▶ **EXERCISE INSTRUCTIONS**: What is needed is an exact copy of the lines in the entries below from the one holding "Notícias da manhã." through the one holding "MANDEL NGAN/AFP/Getty Images", pictures excluded.

▶ **DATASET EXTRACT**:
------------------------------------

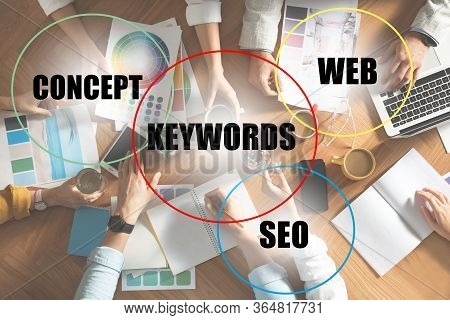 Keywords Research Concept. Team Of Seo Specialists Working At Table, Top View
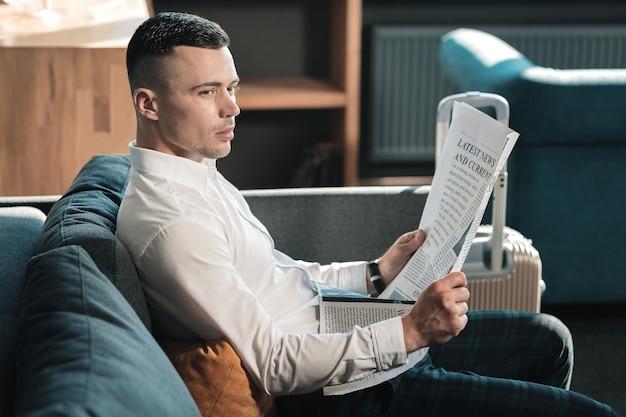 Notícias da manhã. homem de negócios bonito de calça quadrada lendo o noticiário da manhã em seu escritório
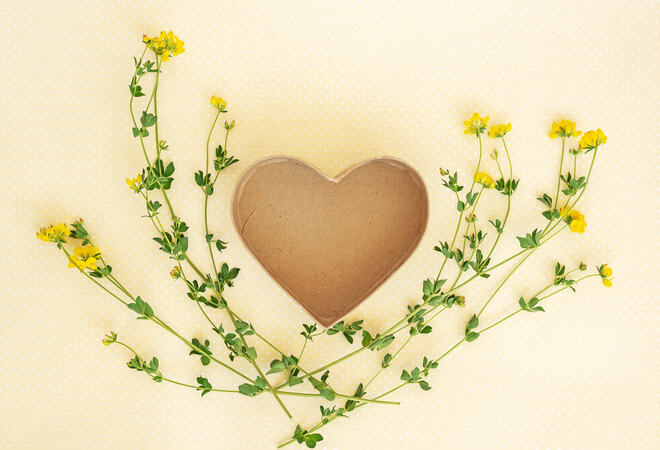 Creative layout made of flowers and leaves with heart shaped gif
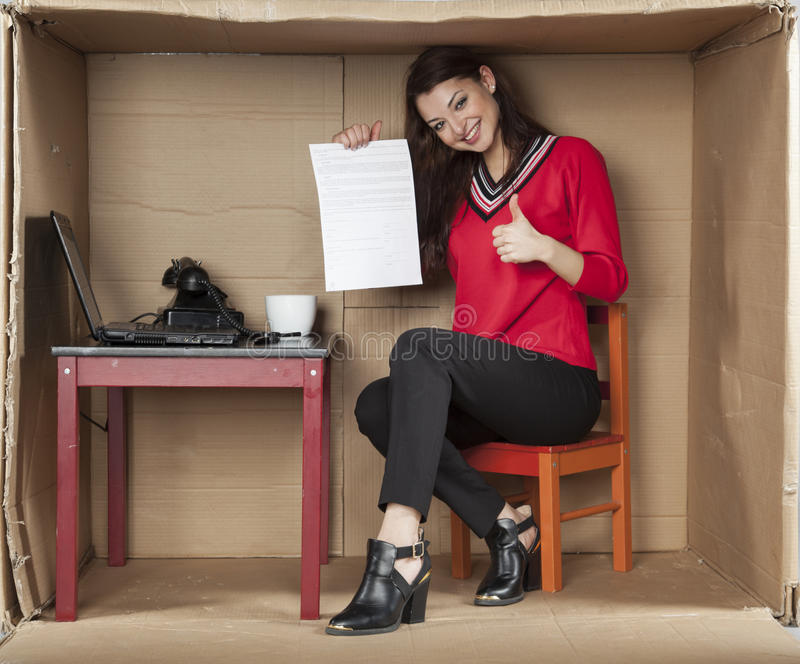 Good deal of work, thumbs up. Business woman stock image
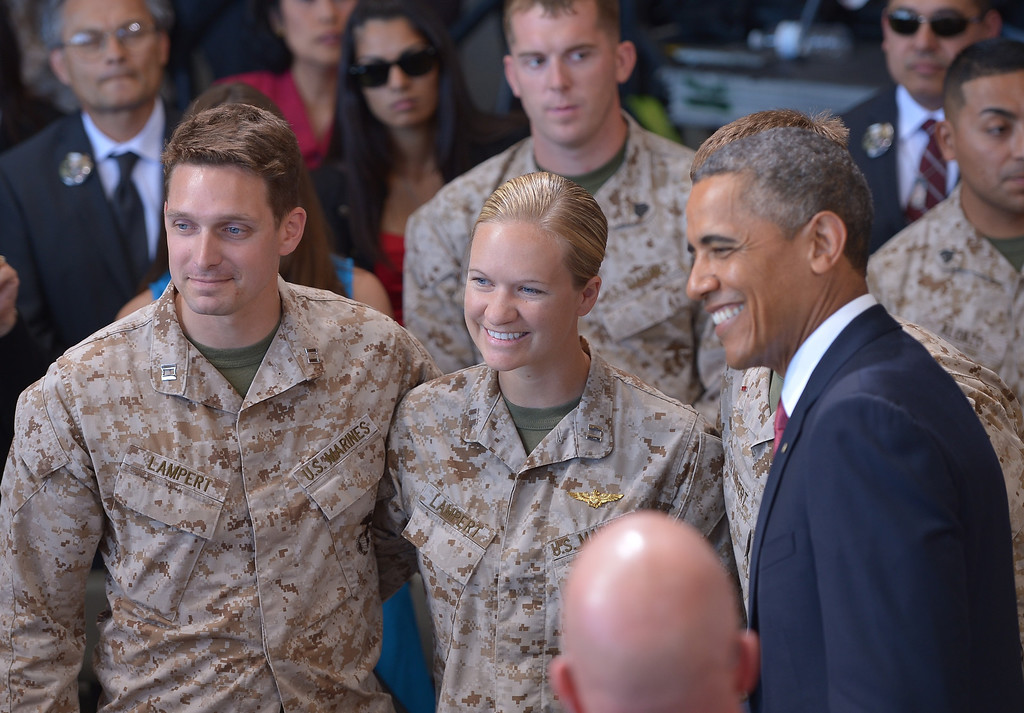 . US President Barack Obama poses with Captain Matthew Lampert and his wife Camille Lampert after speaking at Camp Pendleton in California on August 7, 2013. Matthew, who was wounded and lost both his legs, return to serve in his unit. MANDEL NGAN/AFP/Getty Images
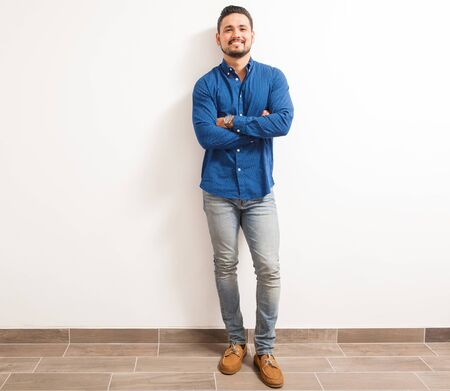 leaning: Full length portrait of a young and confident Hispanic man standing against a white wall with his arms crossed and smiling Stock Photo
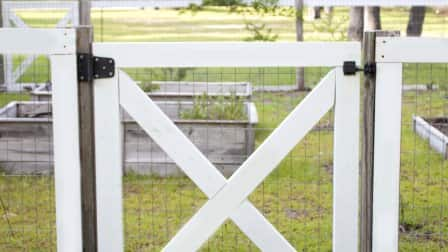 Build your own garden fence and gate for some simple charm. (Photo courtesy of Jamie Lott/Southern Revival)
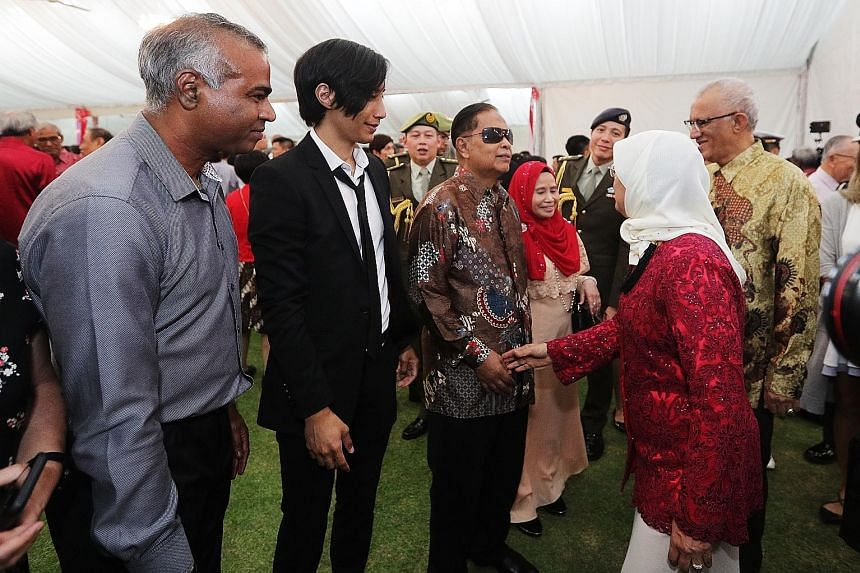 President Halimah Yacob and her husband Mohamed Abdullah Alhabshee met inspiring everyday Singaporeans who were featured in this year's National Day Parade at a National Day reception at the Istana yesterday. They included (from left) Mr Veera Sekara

------------------------------------

▶ **REPLY TO THE TASK**:
 Notícias da manhã. homem de negócios bonito de calça quadrada lendo o noticiário da manhã em seu escritório
 Creative layout made of flowers and leaves with heart shaped gif
 Good deal of work, thumbs up. Business woman stock image
 . US President Barack Obama poses with Captain Matthew Lampert and his wife Camille Lampert after speaking at Camp Pendleton in California on August 7, 2013. Matthew, who was wounded and lost both his legs, return to serve in his unit. MANDEL NGAN/AFP/Getty Images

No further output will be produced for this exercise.